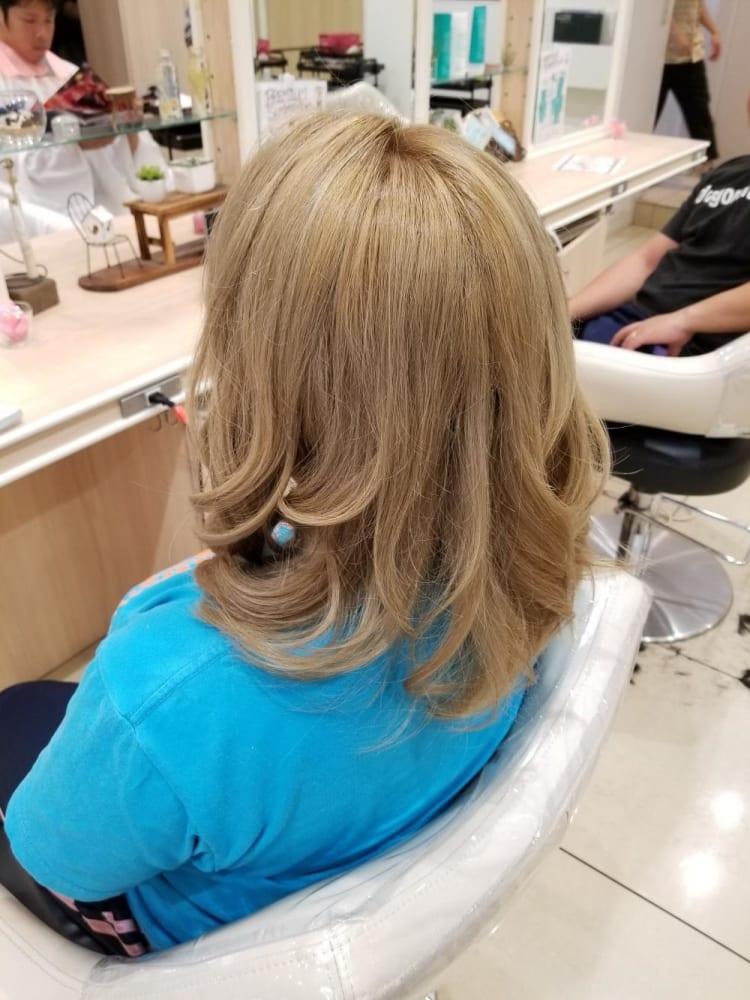 巻き髪ミルクティーベージュ|メイン写真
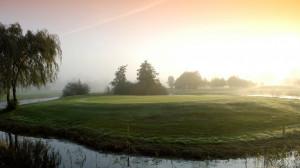Inselgrün an Bahn 4 des Old Course im Golfclub Schloss Lüdersburg. (Foto: Facebook.com/@SchlossLuedersburg)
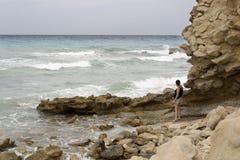 Mujer que mira las ondas Foto de archivo libre de regalías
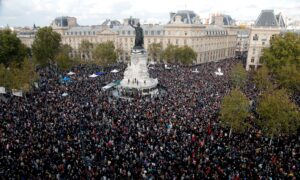 French Premier Joins Nationwide Tributes to Beheaded Teacher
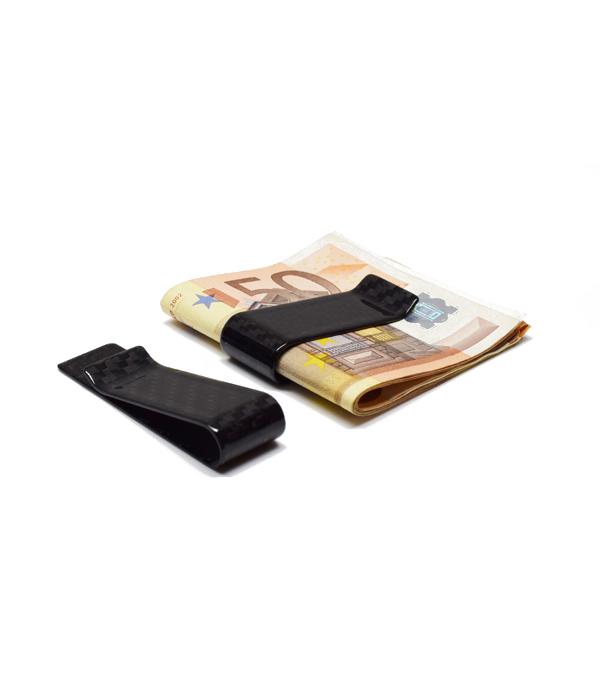 Μαύρη Πιαστρα χρηματων και καρτων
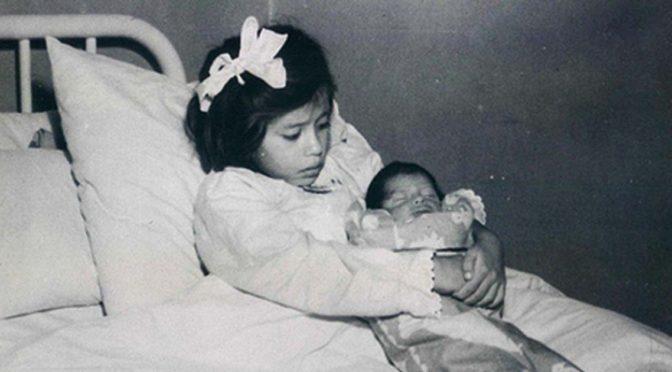 Помните девочку, которая родила в 5 лет? Увидев, ее сейчас, обомлеете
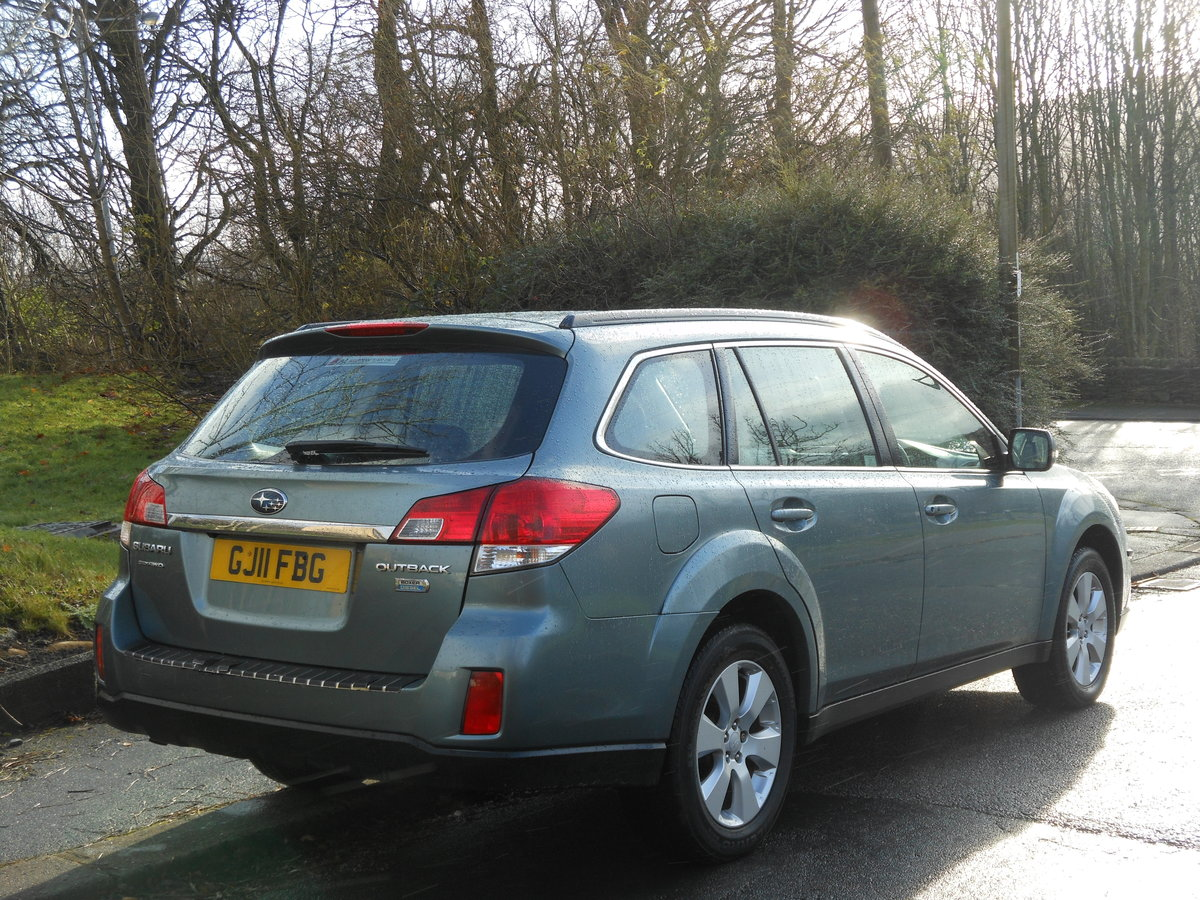 2011 Subaru Outback 2.0 D SE NAV PLUS AWD HUGE SPEC SOLD (picture 2 of 6)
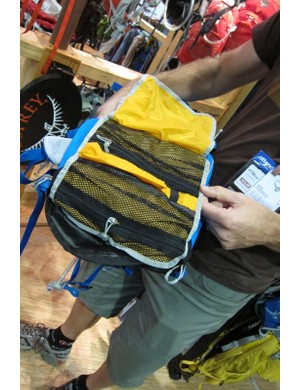 The Zealot 16 pack comes with a tool roll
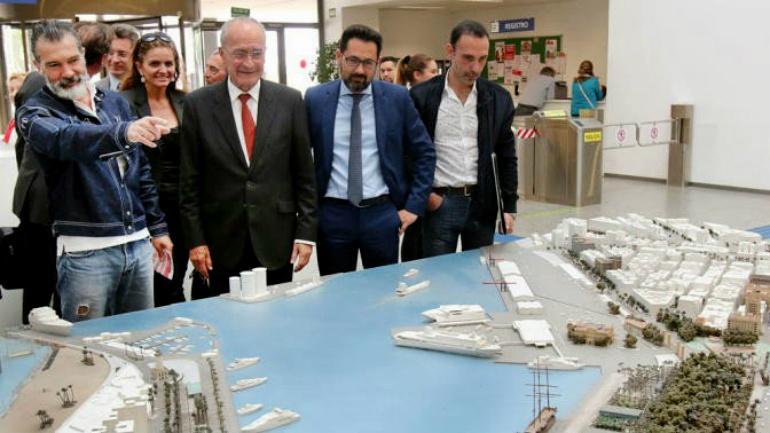 Antonio Banderas junto al alcalde de Málaga, Francisco de la Torre, durante la presentación del concurso de ideas en la gerencia de Urbanismo.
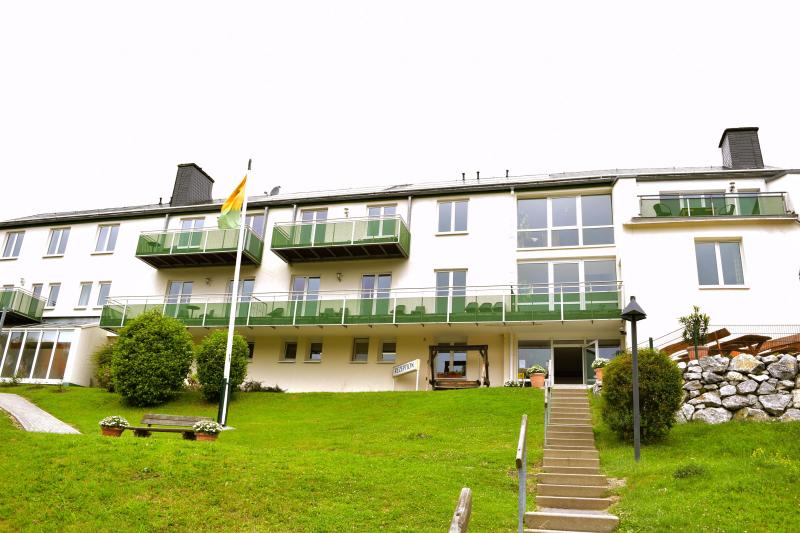 Willingen 274194,Casa de vacaciones grande  con piscina privada en Willingen, Sauerland, Alemania para 4 personas...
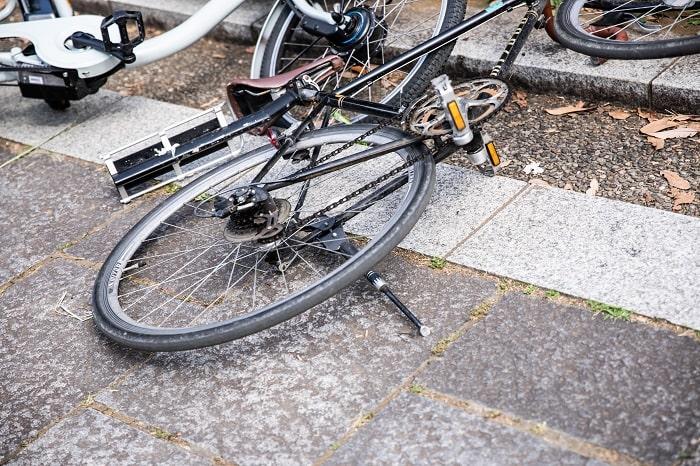 Le septuagénaire a été découvert inconscient auprès de son vélo - Illustration © Adobe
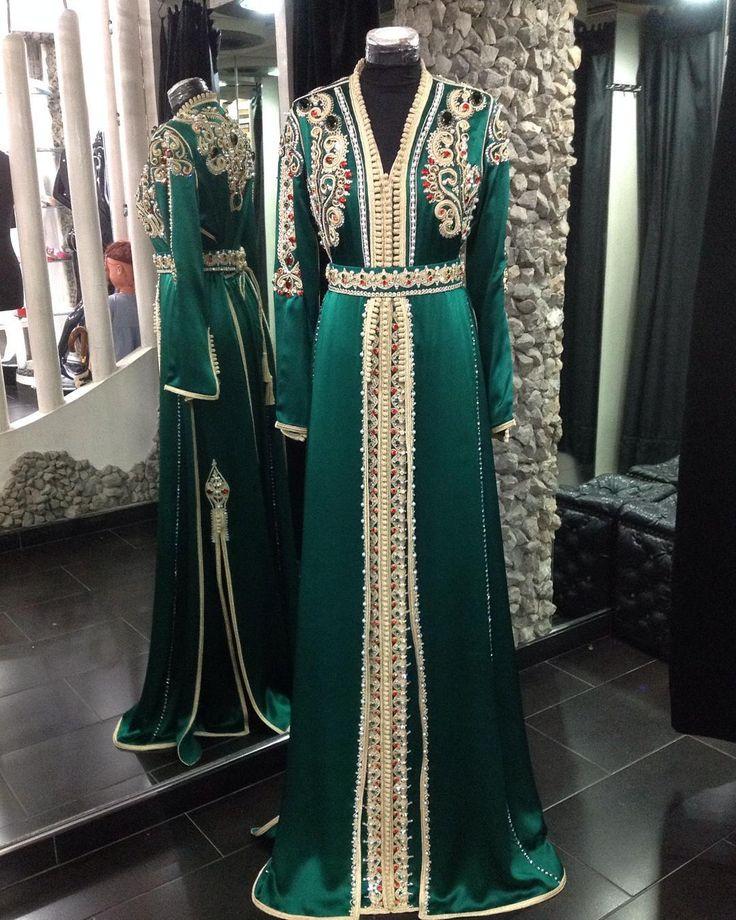 « @romeo_haute_couture @sissiavecromeo #top #topmodel #caftan #caftanmarocain #arab #marrakech #maroc #fashion #fashionista #family تصاميمي للمرأة الحسية و… »
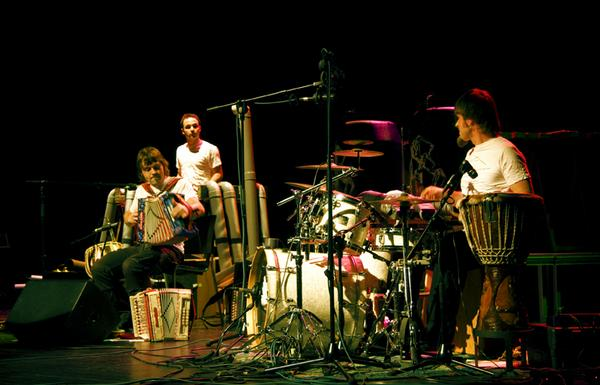 Iñaki Plaza y Ion Garmendia en concierto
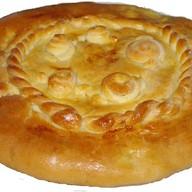 Пирог с картофелем из слоеного теста Фото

*WHAT TO WORK ON*.
Exactly reproduce the lines that run from the first line of the listing above to the line containing "The Zealot 16 pack comes with a tool roll", including both; omit the pictures.

*TASK OUTPUT*.
 巻き髪ミルクティーベージュ|メイン写真
Inselgrün an Bahn 4 des Old Course im Golfclub Schloss Lüdersburg. (Foto: Facebook.com/@SchlossLuedersburg)
 Mujer que mira las ondas Foto de archivo libre de regalías
 French Premier Joins Nationwide Tributes to Beheaded Teacher
 Μαύρη Πιαστρα χρηματων και καρτων
 Помните девочку, которая родила в 5 лет? Увидев, ее сейчас, обомлеете
 2011 Subaru Outback 2.0 D SE NAV PLUS AWD HUGE SPEC SOLD (picture 2 of 6)
 The Zealot 16 pack comes with a tool roll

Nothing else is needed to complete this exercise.